# [WORK TO BE COMPLETED]
Render all of the records below as a Markdown table with the columns "Row" and "Text Line," giving each non-blank line its own numbered row and skipping blank lines. Keep the pictures out of your answer.

---------- DATA IN THIS EXERCISE ----------

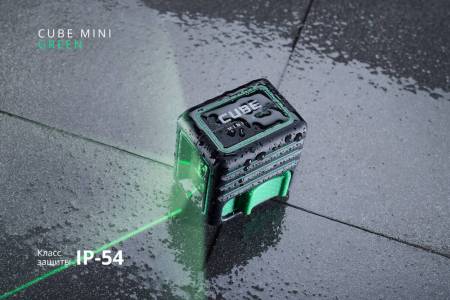 Лазерный уровень ADA CUBE MINI GREEN BASIC EDITION А00496. Артикул А00496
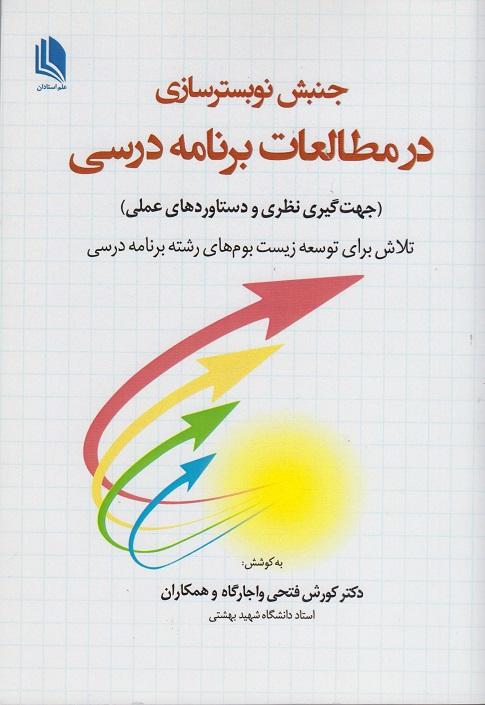 کتاب جنبش نوبسترسازی در مطالعات برنامه درسی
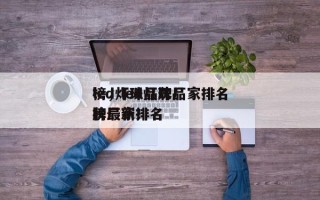 led灯珠品牌厂家排名
榜，led灯珠品牌厂家排名
榜最新！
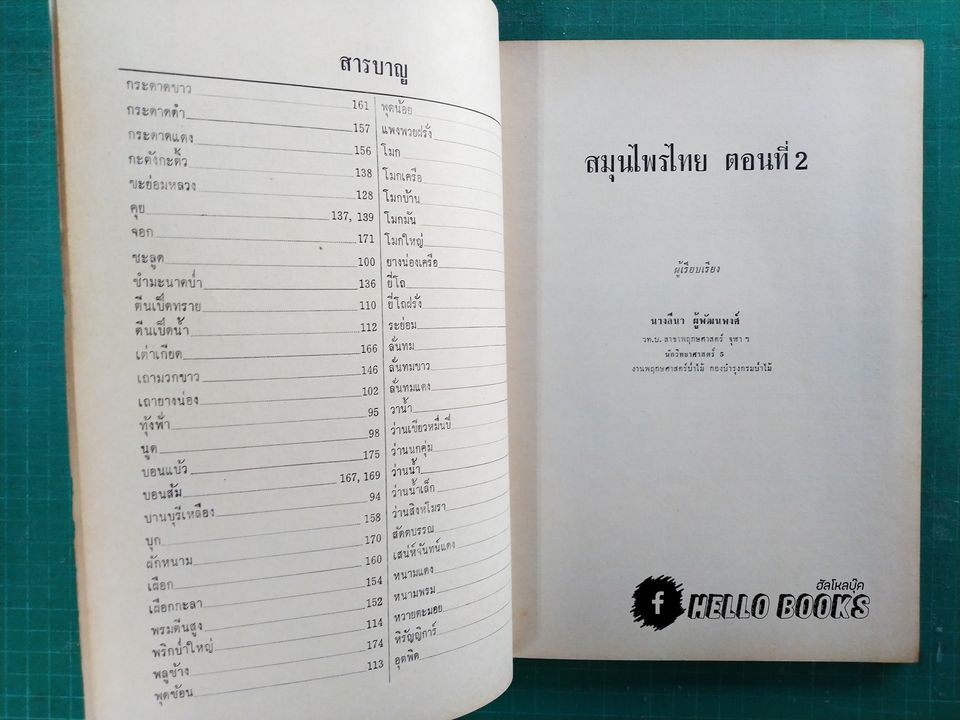 สมุนไพรไทย ตอนที่ 1 - 3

----------

# [RESPONSE AREA]
| Row | Text Line |
|---|---|
| 1 |  Лазерный уровень ADA CUBE MINI GREEN BASIC EDITION А00496. Артикул А00496 |
| 2 |  کتاب جنبش نوبسترسازی در مطالعات برنامه درسی |
| 3 |  led灯珠品牌厂家排名 |
| 4 | 榜，led灯珠品牌厂家排名 |
| 5 | 榜最新！ |
| 6 |  สมุนไพรไทย ตอนที่ 1 - 3 |